The researchers found that overall, premature babies were more likely to have a reduced response to touch than their full-term counterparts. The preemies who had more exposure to painful medical procedures were also more likely to have a reduced response to touch. But preemies who were exposed to what the researchers call “gentle touch” had a stronger response than the preemies who did not receive this contact — and the researchers found that this kind of touch could have positive and long-lasting effects on these babies.

“Our findings add to our understanding that more exposure to these types of supportive touch can actually impact how the brain processes touch, a sense necessary for learning and social-emotional connections,” lead study author Dr. Nathalie Maitre tells Reuters.

In a phone conversation with Babble, Dr.

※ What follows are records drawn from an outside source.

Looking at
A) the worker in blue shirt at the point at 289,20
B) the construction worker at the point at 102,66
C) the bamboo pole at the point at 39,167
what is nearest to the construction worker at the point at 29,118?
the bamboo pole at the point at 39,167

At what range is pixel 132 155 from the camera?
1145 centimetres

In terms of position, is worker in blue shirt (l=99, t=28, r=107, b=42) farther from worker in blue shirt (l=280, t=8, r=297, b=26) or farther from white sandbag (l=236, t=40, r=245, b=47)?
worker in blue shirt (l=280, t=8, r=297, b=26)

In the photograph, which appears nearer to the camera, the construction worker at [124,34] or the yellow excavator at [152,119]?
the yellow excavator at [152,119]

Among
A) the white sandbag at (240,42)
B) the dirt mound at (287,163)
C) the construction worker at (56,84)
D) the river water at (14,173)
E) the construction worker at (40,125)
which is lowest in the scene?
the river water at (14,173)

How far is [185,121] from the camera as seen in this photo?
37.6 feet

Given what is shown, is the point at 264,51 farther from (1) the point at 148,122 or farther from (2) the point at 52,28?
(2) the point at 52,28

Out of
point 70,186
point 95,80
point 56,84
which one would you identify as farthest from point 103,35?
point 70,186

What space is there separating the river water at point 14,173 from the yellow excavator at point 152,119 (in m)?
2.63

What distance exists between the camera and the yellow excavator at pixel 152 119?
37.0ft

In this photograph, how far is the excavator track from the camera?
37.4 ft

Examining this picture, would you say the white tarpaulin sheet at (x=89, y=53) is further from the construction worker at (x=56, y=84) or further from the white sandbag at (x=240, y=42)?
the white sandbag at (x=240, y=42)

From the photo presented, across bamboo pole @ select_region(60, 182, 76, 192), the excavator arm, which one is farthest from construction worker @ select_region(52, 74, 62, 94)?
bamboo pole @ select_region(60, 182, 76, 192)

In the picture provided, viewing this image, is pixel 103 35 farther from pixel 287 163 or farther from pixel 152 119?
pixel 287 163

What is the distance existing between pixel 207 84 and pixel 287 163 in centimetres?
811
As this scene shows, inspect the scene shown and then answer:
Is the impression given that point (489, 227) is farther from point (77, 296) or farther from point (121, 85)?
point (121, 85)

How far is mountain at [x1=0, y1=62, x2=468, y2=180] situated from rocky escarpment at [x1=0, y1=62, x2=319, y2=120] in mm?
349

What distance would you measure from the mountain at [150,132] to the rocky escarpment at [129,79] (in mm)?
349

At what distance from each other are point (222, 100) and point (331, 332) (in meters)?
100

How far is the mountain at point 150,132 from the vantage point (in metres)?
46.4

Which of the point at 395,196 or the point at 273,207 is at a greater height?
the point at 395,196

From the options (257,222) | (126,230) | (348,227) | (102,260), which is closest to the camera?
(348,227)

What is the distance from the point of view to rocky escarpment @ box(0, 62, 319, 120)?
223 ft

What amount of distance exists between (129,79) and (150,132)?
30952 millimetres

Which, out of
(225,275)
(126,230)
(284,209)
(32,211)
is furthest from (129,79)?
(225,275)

Maitre explains that what the researchers were looking at specifically was “intentional supportive touch,” meaning that the touch had to be from caregivers who were touching the babies as an act of nurturing (i.e., not just diapers changes, feeding, or for other various medical procedures). This included direct skin-to-skin contact.

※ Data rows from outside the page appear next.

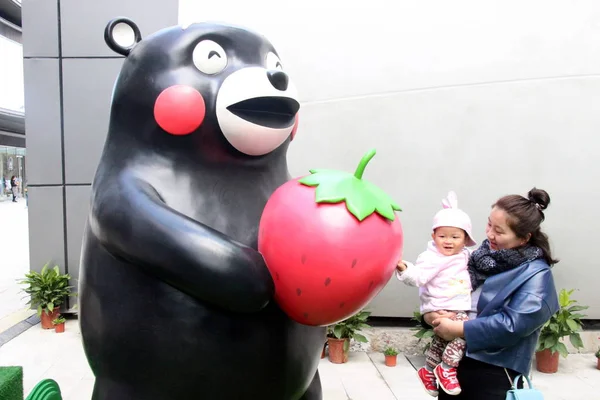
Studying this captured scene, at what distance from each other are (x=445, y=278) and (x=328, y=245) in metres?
0.93

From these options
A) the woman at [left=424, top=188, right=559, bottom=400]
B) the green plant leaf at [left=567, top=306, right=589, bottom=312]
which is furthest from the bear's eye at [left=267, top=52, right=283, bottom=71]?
the green plant leaf at [left=567, top=306, right=589, bottom=312]

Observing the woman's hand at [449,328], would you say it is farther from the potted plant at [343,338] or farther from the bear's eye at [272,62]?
the potted plant at [343,338]

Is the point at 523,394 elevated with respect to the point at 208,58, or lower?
lower

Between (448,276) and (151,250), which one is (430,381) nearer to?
(448,276)

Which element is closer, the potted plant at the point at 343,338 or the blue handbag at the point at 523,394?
the blue handbag at the point at 523,394

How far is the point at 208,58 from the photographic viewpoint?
5.49ft

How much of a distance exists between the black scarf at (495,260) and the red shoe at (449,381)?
1.19 ft

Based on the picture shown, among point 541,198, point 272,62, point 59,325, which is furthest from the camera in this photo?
point 59,325

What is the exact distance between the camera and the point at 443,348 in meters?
2.24

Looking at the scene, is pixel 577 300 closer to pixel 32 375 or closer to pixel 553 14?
pixel 553 14

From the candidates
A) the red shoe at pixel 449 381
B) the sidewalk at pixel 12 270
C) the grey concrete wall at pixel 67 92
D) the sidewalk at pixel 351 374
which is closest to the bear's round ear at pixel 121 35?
the red shoe at pixel 449 381

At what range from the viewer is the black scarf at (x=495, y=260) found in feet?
6.32

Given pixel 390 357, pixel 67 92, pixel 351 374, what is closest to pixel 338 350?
pixel 351 374

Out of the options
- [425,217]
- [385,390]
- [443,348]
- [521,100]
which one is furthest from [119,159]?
[521,100]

Dr. Maitre says that “intentional supportive touch,” is “absolutely crucial to babies’ developing brains.” She explains to Babble that for infants, touch is the one of the first senses that develops, before hearing or sight, therefore making it the “building block in early infancy of communication.”

Dr. Maitre, who also happens to be the mom of two boys herself, explains that her study looked primarily at how the power of touch impacts premature babies, but that all babies benefit from it.

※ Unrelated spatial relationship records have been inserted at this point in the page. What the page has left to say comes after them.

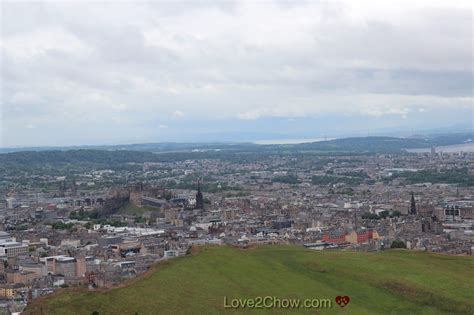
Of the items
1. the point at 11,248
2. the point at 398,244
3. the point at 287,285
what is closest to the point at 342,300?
the point at 287,285

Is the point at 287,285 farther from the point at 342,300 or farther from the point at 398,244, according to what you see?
the point at 398,244

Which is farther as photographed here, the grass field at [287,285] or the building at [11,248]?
the building at [11,248]

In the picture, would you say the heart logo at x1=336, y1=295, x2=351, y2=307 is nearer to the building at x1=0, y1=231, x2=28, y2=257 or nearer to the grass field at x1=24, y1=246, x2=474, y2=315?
the grass field at x1=24, y1=246, x2=474, y2=315

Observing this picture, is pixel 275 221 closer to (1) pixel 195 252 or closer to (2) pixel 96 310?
(1) pixel 195 252

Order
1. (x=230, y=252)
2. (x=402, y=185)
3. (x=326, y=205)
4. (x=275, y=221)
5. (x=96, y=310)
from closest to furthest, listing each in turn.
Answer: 1. (x=96, y=310)
2. (x=230, y=252)
3. (x=275, y=221)
4. (x=326, y=205)
5. (x=402, y=185)

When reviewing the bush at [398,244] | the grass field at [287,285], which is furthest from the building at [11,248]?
the bush at [398,244]

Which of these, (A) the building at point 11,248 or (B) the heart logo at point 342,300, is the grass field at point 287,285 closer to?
(B) the heart logo at point 342,300

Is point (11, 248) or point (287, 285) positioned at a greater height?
point (287, 285)

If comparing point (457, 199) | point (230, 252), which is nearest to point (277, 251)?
point (230, 252)
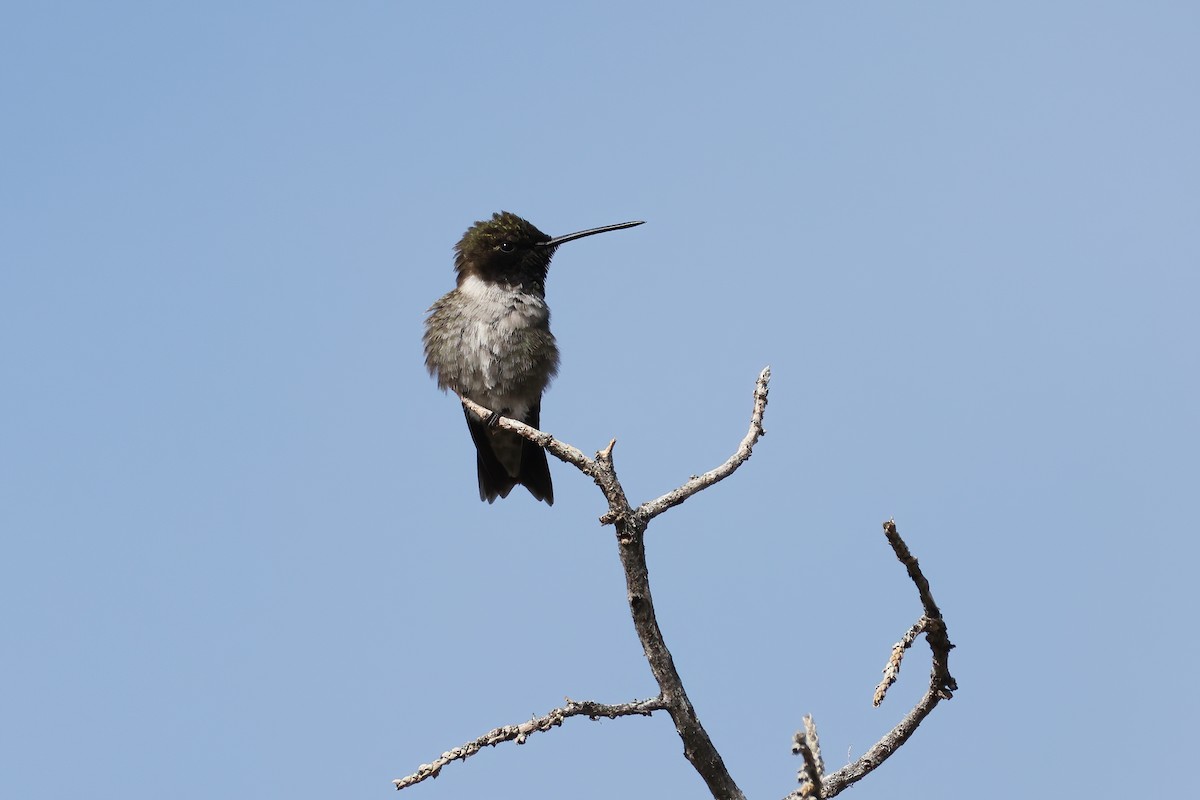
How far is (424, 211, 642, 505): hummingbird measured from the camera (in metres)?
7.01

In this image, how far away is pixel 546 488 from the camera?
718cm

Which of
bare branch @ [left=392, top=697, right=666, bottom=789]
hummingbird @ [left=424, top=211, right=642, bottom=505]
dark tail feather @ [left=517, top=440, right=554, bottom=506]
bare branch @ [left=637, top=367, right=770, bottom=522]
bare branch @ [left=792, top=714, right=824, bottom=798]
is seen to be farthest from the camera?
dark tail feather @ [left=517, top=440, right=554, bottom=506]

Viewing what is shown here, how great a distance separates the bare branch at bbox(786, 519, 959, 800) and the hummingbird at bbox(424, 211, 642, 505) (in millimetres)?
4008

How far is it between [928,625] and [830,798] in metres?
0.55

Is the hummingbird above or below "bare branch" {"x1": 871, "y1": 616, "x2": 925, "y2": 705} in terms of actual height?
above

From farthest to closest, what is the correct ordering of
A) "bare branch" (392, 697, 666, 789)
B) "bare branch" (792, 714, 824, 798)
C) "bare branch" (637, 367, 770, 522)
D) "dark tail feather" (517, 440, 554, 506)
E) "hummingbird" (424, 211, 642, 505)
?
"dark tail feather" (517, 440, 554, 506) < "hummingbird" (424, 211, 642, 505) < "bare branch" (637, 367, 770, 522) < "bare branch" (392, 697, 666, 789) < "bare branch" (792, 714, 824, 798)

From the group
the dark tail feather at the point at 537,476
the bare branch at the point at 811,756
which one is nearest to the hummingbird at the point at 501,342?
the dark tail feather at the point at 537,476

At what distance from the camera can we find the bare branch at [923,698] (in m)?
3.05

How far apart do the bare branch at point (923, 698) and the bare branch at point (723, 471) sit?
789 mm

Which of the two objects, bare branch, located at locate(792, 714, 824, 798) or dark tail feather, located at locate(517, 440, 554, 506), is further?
dark tail feather, located at locate(517, 440, 554, 506)

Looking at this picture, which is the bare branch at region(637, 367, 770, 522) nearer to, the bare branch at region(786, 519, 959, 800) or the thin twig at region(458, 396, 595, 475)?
the thin twig at region(458, 396, 595, 475)

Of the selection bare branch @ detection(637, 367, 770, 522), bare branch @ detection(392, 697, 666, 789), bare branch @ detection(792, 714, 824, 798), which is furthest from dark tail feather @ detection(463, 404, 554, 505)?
bare branch @ detection(792, 714, 824, 798)

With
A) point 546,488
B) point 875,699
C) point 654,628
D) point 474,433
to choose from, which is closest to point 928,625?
point 875,699

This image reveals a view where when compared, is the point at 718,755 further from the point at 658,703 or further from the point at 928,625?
the point at 928,625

“Gentle touch, especially skin on skin, is just one of the most important things parents can do for their babies,” she tells Babble.

In other words: All you new moms and dads out there can breathe a giant sigh of relief — and ignore everything you’ve ever heard about “spoiling” a baby with attention and cuddles. There is just no way to hold a baby too much. Really and truly. No freaking way.

Of course, even if parents intend to shower their babies with endless hugs and kisses, it’s not always possible. No one is saying that you can never put your baby down, or that your own needs should be pushed completely aside when you have a baby. Dr. Maitre herself wants to reassure new parents that every ounce of loving touch counts, so parents shouldn’t beat themselves up, but do whatever they can, knowing that touch is a cornerstone of positive infant development.

As a NICU doctor, Maitre also knows that parents of preemies face certain roadblocks when it comes to spending enough time with their babies. She tells Babble that many NICU parents live prohibitive distances from their baby’s care facility, and may have jobs and other children to tend to at the same time. She again emphasizes that every touch counts, and recommends NICU parents delegate some of that skin-to-skin and gentle touch time to trusted relatives and friends whenever possible.

The bottom line? When it comes to holding your baby, Dr. Maitre wants parents to know that nothing is too little — except nothing at all. Parents should know that touch is absolutely critical for all babies, forming the basis for a lifetime of healthy development.

Kudos to Dr. Maitre for sharing her amazing research with us all, and assuring parents everywhere that showering your baby with love and affection has zero negative consequences and is 100 percent beneficial. (No matter what your Great Aunt Edna has to say about “spoiling” the baby.)